Rows of spatial question material
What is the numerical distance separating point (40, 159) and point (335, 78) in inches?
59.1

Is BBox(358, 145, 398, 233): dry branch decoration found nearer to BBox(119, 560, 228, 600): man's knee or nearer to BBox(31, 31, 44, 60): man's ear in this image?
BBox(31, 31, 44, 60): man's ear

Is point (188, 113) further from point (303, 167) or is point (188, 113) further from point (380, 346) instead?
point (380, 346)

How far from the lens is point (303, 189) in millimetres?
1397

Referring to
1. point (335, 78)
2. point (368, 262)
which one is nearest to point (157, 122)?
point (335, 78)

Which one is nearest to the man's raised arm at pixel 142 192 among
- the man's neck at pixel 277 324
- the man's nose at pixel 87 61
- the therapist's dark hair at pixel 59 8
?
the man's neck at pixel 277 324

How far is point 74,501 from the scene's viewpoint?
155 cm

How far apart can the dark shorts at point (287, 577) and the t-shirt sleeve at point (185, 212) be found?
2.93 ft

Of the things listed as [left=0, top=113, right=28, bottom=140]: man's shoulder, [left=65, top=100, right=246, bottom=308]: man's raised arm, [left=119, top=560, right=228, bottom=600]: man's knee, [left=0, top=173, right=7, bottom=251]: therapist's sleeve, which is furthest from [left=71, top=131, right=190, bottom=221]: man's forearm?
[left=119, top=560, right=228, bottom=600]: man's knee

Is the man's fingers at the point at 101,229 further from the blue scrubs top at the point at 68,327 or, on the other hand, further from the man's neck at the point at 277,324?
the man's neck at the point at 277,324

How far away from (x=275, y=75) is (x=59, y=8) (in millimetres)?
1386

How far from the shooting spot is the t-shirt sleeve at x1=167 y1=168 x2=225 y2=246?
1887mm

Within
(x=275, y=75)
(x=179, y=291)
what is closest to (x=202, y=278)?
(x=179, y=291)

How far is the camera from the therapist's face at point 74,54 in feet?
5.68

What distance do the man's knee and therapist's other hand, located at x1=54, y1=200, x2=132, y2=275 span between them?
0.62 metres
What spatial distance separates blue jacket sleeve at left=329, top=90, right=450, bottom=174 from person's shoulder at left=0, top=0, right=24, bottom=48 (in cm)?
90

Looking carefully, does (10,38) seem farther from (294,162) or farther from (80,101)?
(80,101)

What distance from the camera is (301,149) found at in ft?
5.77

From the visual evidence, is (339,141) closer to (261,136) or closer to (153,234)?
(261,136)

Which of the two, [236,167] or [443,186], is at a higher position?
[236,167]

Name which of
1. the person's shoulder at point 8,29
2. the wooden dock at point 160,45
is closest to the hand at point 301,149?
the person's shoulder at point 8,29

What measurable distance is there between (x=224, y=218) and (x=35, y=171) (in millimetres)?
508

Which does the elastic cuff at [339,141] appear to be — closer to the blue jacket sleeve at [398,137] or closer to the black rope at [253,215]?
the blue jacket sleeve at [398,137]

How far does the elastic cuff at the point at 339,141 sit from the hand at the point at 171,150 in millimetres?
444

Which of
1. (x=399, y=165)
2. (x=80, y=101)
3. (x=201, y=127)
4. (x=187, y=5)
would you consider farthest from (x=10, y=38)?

§ **Exercise**:
Write out the part of the material that opens with the line containing "What distance from" and closes at the end of the material, with "elastic cuff" renamed to "wrist cuff" and nothing else changed.

§ **Answer to the exercise**:
What distance from the camera is (301,149) found at in ft?
5.77

From the visual evidence, is (339,141) closer to (261,136) or closer to (153,234)?
(261,136)

Which of the two, [236,167] or [443,186], is at a higher position?
[236,167]

Name which of
1. the person's shoulder at point 8,29
2. the wooden dock at point 160,45
is closest to the hand at point 301,149?
the person's shoulder at point 8,29

What measurable distance is there between (x=224, y=218) and (x=35, y=171) (in millimetres)?
508

Which does the wrist cuff at [339,141] appear to be — closer to the blue jacket sleeve at [398,137] or closer to the black rope at [253,215]?
the blue jacket sleeve at [398,137]

How far does the wrist cuff at the point at 339,141 sit from the hand at the point at 171,150 in millimetres?
444

Which of
1. (x=399, y=165)
2. (x=80, y=101)
3. (x=201, y=127)
4. (x=187, y=5)
would you consider farthest from (x=10, y=38)?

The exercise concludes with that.